-- Begin --

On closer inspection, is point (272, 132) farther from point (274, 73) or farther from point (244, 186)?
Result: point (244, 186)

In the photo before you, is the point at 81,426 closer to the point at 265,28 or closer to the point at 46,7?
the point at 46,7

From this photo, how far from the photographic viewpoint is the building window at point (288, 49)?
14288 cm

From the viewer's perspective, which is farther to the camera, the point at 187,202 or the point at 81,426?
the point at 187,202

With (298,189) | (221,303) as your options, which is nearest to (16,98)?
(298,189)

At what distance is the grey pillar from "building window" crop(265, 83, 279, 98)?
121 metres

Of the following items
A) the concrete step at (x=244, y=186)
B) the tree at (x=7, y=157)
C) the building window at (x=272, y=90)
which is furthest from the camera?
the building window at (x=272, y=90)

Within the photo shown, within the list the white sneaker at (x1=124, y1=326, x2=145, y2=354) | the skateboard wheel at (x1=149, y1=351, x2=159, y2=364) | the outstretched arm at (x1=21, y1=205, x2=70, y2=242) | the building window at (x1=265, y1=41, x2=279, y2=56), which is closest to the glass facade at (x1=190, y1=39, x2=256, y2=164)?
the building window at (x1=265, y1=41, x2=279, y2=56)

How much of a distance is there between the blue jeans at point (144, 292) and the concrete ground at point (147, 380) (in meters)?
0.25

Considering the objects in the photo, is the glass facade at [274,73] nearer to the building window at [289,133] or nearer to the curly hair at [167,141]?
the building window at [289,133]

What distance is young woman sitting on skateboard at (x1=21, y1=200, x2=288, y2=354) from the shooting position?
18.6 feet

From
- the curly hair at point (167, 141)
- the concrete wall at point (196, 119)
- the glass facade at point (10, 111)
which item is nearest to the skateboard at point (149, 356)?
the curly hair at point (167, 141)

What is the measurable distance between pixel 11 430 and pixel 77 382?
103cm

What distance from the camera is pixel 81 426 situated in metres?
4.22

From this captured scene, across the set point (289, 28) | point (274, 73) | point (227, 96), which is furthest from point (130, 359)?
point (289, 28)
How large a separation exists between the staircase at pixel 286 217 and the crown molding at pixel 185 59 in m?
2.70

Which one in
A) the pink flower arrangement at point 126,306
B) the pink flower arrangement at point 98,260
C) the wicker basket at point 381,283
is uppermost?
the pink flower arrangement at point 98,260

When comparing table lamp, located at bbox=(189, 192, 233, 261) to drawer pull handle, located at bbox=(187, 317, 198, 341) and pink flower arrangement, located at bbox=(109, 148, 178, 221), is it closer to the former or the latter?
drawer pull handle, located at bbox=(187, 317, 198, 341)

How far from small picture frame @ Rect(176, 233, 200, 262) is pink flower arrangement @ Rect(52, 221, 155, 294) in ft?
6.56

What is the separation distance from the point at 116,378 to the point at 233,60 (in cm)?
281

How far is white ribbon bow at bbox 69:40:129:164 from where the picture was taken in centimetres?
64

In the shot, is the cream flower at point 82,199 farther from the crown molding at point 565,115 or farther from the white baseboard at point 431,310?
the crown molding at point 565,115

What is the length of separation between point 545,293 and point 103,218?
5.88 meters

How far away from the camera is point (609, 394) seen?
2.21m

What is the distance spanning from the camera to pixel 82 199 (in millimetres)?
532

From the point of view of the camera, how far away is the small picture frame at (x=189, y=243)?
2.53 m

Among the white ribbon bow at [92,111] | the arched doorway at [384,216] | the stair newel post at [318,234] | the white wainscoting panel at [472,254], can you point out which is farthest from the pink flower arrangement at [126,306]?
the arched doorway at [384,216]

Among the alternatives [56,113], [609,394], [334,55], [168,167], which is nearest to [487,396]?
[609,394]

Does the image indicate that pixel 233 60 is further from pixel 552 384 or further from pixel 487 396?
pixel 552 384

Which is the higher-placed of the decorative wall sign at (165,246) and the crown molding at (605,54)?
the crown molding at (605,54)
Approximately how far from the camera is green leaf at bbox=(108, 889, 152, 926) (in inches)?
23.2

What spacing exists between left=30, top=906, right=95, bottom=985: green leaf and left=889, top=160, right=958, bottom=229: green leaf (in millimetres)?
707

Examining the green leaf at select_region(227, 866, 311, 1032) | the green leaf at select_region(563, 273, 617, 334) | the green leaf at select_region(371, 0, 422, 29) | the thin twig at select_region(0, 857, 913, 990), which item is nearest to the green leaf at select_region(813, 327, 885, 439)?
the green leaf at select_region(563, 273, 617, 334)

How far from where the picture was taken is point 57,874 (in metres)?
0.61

-- End --
-- Begin --

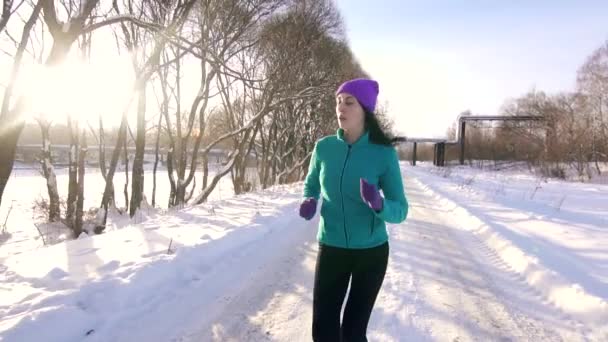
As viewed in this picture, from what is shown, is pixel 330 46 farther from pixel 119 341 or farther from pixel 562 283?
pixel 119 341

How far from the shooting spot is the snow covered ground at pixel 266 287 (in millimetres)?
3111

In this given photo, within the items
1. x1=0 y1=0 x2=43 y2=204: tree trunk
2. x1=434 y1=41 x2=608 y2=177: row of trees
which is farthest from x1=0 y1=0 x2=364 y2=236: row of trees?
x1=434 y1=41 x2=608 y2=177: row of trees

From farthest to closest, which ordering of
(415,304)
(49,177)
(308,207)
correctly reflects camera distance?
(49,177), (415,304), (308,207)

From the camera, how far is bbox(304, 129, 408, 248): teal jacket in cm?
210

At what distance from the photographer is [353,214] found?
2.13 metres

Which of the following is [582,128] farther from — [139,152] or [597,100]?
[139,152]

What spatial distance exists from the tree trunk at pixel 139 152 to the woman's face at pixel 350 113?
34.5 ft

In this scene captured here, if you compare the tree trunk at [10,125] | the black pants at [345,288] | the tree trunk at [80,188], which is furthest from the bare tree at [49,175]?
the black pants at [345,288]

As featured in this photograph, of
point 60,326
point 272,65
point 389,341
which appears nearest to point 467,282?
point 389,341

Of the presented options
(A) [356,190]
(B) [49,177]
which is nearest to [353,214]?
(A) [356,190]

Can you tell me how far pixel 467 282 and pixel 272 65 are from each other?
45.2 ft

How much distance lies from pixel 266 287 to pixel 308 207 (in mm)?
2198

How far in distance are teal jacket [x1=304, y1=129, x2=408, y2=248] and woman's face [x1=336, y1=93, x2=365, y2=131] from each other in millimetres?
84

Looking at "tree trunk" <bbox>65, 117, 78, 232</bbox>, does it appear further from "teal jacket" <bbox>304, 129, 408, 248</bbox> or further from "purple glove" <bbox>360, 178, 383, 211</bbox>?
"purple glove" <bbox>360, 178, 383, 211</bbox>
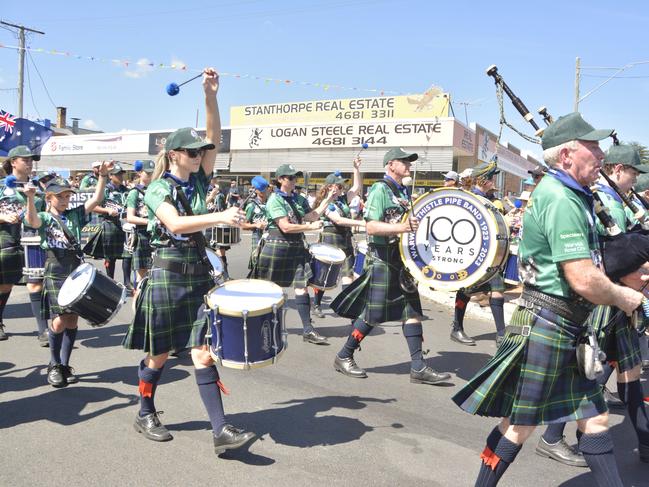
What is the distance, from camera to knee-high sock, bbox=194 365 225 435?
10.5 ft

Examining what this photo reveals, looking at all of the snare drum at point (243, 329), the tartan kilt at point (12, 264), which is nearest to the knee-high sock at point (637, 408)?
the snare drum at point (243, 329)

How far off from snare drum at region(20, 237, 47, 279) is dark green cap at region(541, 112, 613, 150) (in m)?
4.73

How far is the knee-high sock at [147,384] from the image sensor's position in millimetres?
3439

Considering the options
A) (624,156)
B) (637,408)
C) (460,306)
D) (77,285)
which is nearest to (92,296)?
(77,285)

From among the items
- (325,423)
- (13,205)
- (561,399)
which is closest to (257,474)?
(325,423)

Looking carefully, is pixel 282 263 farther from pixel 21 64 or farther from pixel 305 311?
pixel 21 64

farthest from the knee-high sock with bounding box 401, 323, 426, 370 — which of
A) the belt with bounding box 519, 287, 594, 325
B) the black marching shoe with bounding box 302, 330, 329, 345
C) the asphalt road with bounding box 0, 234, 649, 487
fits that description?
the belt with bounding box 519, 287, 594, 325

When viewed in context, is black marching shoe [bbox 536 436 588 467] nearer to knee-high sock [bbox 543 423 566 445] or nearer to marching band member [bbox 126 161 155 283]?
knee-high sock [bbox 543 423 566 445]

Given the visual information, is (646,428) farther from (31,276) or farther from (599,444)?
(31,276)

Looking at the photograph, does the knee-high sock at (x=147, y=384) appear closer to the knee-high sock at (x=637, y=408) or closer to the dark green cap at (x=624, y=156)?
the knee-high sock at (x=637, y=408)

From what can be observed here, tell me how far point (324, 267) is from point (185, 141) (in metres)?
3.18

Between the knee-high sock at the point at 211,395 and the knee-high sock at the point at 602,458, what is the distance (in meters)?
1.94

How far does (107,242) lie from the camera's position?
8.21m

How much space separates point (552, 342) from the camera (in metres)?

-- End --

(Set exercise) How many lines in the material above contain the string "frame"? Uppercase and lowercase must match, and give only the number.

(Result of the task) 2